**Items**
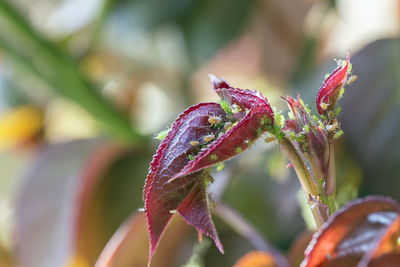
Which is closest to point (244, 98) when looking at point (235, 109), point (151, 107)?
point (235, 109)

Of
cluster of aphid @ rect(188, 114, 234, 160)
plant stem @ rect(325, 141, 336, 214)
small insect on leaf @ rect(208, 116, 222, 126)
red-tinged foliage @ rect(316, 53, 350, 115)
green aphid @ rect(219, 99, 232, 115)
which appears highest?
green aphid @ rect(219, 99, 232, 115)

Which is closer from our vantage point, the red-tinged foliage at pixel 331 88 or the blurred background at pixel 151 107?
the red-tinged foliage at pixel 331 88

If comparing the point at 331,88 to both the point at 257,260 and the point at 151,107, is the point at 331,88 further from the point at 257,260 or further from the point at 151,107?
the point at 151,107

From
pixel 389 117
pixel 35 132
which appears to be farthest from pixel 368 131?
pixel 35 132

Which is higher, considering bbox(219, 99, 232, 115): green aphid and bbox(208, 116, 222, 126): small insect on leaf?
bbox(219, 99, 232, 115): green aphid

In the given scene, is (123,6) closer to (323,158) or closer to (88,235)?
(88,235)

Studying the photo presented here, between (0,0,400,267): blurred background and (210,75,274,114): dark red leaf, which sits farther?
(0,0,400,267): blurred background
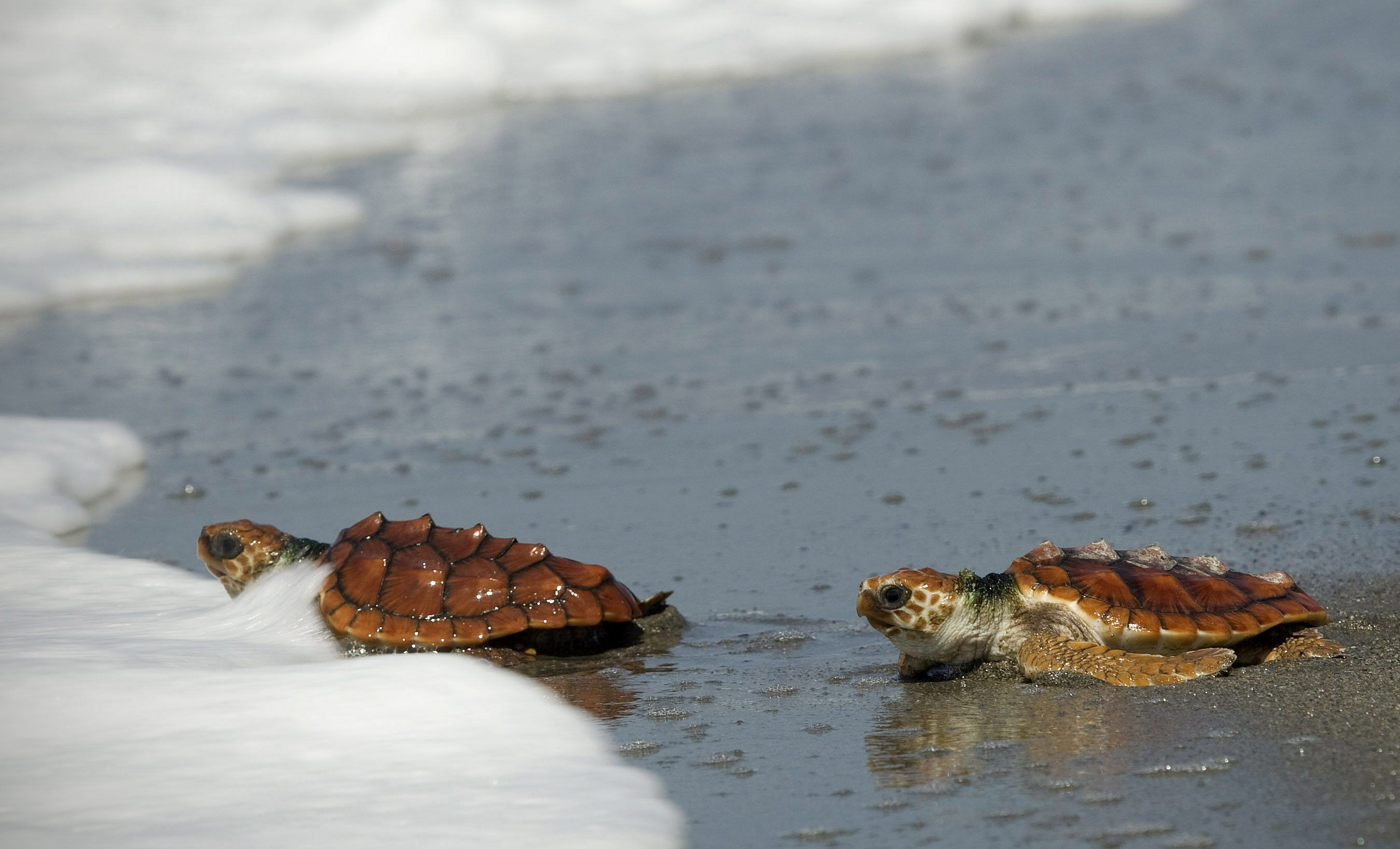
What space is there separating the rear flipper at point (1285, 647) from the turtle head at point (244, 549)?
8.81 feet

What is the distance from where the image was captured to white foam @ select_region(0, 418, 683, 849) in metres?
2.92

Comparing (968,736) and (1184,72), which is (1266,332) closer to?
(968,736)

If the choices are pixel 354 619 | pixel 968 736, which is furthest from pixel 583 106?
pixel 968 736

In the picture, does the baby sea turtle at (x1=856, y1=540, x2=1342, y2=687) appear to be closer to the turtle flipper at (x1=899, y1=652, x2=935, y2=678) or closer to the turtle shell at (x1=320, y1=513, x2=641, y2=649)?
the turtle flipper at (x1=899, y1=652, x2=935, y2=678)

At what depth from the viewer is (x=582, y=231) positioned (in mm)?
8953

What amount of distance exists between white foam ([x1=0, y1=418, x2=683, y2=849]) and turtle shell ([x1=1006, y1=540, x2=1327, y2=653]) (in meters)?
1.21

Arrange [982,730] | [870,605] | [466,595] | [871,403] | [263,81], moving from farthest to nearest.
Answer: [263,81] → [871,403] → [466,595] → [870,605] → [982,730]

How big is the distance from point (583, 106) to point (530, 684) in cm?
990

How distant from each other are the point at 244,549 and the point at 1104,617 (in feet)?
8.11

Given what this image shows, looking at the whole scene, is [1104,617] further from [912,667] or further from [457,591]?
[457,591]

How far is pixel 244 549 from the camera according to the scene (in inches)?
171

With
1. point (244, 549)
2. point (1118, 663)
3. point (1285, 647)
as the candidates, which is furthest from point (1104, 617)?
point (244, 549)

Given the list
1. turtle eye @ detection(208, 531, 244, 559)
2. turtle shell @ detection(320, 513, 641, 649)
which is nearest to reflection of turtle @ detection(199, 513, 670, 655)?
turtle shell @ detection(320, 513, 641, 649)

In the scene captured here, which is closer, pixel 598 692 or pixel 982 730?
pixel 982 730
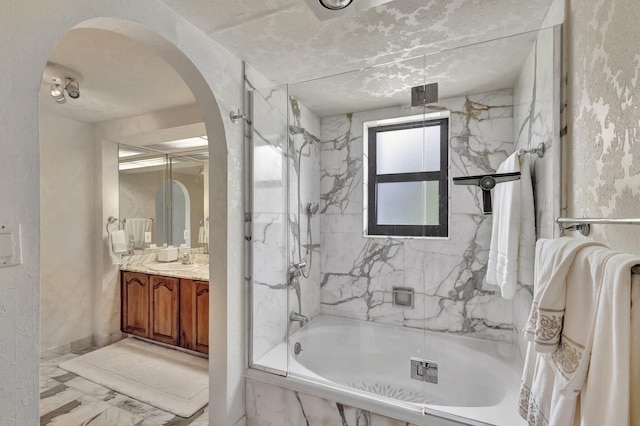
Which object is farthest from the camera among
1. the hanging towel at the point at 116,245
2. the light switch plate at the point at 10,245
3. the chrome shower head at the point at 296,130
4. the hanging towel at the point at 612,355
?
the hanging towel at the point at 116,245

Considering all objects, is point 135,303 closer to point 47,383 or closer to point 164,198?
point 47,383

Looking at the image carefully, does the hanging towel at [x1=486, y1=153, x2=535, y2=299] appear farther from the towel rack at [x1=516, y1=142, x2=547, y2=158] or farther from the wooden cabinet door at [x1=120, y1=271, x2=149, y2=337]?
the wooden cabinet door at [x1=120, y1=271, x2=149, y2=337]

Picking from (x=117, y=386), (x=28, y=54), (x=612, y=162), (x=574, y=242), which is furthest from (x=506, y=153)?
(x=117, y=386)

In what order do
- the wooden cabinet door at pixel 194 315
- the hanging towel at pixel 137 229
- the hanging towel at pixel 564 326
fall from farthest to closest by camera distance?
the hanging towel at pixel 137 229 → the wooden cabinet door at pixel 194 315 → the hanging towel at pixel 564 326

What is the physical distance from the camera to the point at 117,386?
2434 millimetres

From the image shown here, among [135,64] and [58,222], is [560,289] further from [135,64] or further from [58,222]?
[58,222]

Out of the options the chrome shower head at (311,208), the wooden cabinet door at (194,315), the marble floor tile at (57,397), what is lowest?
the marble floor tile at (57,397)

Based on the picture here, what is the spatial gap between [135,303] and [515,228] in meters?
3.74

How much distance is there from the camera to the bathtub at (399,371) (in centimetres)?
154

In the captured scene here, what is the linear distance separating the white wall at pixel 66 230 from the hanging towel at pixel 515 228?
3.91 metres

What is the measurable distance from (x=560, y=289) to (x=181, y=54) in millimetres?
1908

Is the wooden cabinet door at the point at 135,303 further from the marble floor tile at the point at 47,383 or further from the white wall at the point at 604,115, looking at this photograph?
the white wall at the point at 604,115

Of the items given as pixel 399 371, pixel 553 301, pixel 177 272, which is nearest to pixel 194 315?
pixel 177 272

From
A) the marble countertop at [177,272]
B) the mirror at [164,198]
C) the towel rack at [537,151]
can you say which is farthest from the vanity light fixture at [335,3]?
the mirror at [164,198]
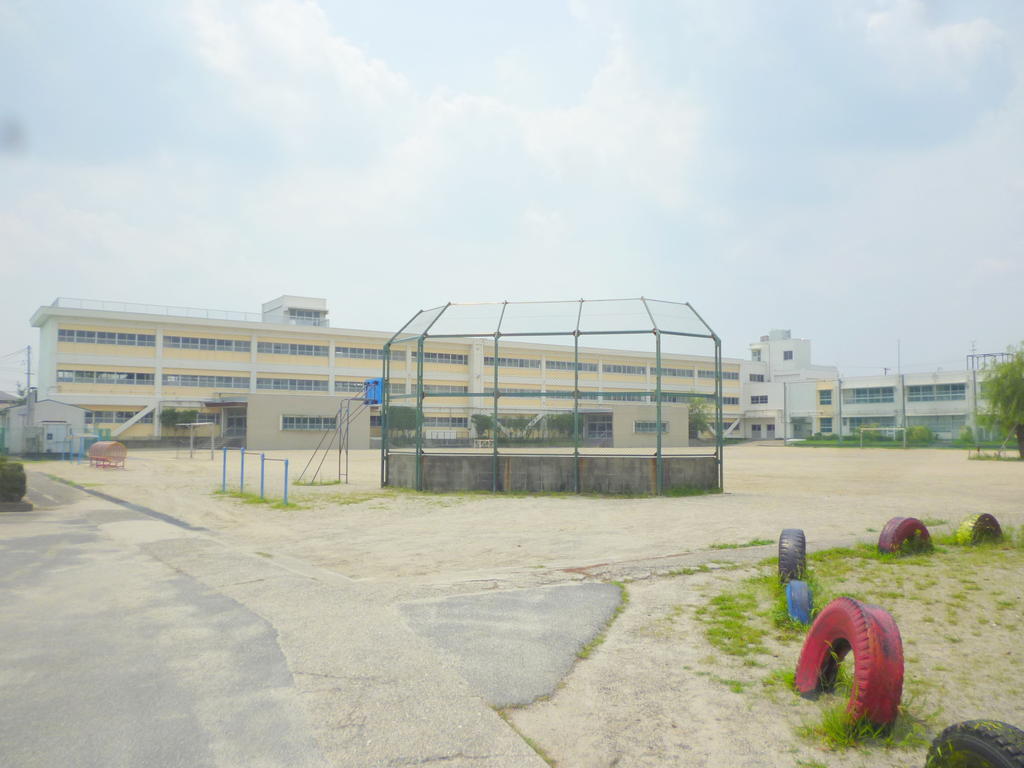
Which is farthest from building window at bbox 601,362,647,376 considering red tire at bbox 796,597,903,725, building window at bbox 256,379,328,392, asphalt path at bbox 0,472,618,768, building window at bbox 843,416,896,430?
building window at bbox 843,416,896,430

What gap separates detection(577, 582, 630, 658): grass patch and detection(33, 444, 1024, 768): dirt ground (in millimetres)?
64

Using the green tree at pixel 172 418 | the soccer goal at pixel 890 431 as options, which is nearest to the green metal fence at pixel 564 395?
the green tree at pixel 172 418

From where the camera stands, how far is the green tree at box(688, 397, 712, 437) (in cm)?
1731

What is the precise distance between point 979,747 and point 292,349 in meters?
59.9

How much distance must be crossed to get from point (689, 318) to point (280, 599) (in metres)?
13.1

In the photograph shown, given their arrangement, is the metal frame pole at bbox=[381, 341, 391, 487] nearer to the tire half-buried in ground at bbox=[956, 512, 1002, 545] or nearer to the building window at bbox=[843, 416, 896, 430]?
the tire half-buried in ground at bbox=[956, 512, 1002, 545]

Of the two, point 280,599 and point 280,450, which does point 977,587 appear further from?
point 280,450

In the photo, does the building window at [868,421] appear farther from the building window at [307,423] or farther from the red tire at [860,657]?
the red tire at [860,657]

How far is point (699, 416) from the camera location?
17859 millimetres

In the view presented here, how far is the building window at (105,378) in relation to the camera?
50625 millimetres

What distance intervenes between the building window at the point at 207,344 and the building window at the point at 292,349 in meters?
1.13

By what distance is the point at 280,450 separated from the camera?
49.5 m

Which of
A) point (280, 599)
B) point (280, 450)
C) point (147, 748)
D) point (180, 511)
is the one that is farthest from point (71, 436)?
point (147, 748)

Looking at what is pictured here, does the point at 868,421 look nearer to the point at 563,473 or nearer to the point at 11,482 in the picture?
the point at 563,473
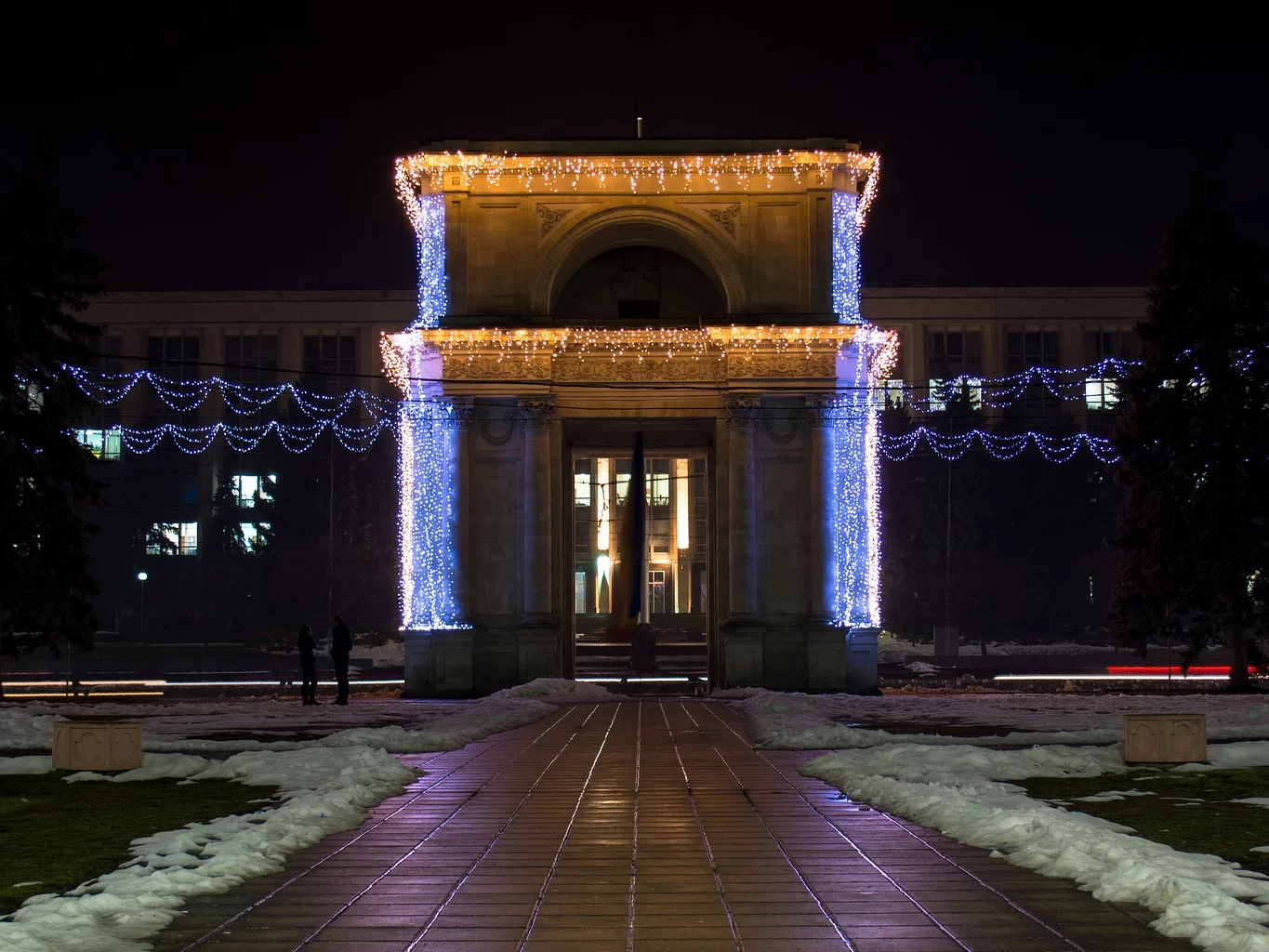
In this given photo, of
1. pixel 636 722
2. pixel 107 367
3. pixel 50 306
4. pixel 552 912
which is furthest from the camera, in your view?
pixel 107 367

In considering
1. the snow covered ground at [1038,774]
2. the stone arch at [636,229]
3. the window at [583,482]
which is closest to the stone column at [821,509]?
the stone arch at [636,229]

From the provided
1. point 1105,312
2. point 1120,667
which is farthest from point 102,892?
point 1105,312

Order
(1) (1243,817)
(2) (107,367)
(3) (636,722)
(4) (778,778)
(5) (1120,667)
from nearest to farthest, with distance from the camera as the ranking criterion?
1. (1) (1243,817)
2. (4) (778,778)
3. (3) (636,722)
4. (5) (1120,667)
5. (2) (107,367)

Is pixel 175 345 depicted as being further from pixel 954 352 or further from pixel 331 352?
pixel 954 352

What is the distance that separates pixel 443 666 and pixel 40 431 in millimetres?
10011

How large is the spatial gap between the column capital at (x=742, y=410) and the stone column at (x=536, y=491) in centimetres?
414

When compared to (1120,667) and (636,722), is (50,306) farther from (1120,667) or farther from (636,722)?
(1120,667)

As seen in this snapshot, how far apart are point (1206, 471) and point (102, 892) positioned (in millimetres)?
31433

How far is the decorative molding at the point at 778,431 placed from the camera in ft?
121

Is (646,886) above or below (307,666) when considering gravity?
below

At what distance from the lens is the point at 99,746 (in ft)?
58.4

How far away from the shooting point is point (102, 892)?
9758mm

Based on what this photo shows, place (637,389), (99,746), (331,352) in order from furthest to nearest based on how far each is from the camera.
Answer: (331,352), (637,389), (99,746)

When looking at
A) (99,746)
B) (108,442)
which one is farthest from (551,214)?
(108,442)
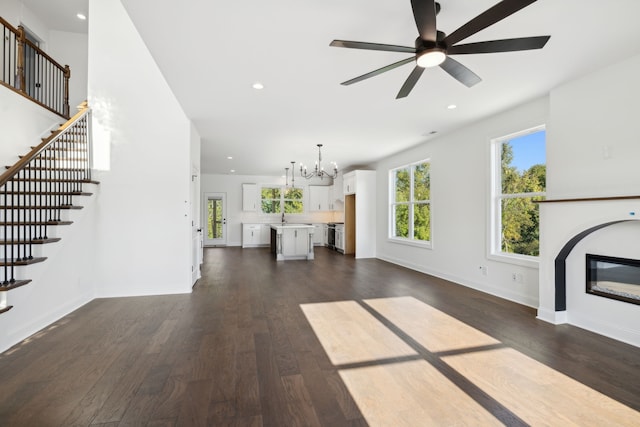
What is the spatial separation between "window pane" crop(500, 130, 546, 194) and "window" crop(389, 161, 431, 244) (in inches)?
67.3

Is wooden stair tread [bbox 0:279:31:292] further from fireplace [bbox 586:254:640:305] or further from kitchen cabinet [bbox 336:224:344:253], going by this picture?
kitchen cabinet [bbox 336:224:344:253]

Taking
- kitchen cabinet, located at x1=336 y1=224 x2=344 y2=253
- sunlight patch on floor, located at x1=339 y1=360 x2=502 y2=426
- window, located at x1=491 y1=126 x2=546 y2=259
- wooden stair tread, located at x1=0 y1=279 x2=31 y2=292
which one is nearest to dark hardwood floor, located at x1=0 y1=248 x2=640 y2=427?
sunlight patch on floor, located at x1=339 y1=360 x2=502 y2=426

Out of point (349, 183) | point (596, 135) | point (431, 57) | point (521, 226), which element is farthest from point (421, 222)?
point (431, 57)

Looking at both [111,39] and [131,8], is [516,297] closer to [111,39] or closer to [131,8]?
[131,8]

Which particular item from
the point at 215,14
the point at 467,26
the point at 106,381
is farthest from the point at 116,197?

**Objective**
Starting from the line with "Out of point" and ending with the final line of the data, quote every line exactly, both ends included.

**Finished task**
Out of point (349, 183) | point (596, 135) | point (431, 57) | point (521, 226), which element is farthest from point (421, 222)?
point (431, 57)

Looking at both [111,39] and [131,8], is [516,297] closer to [111,39] or closer to [131,8]?
[131,8]

Which particular item from
the point at 215,14
the point at 467,26
the point at 106,381
is farthest from the point at 116,197?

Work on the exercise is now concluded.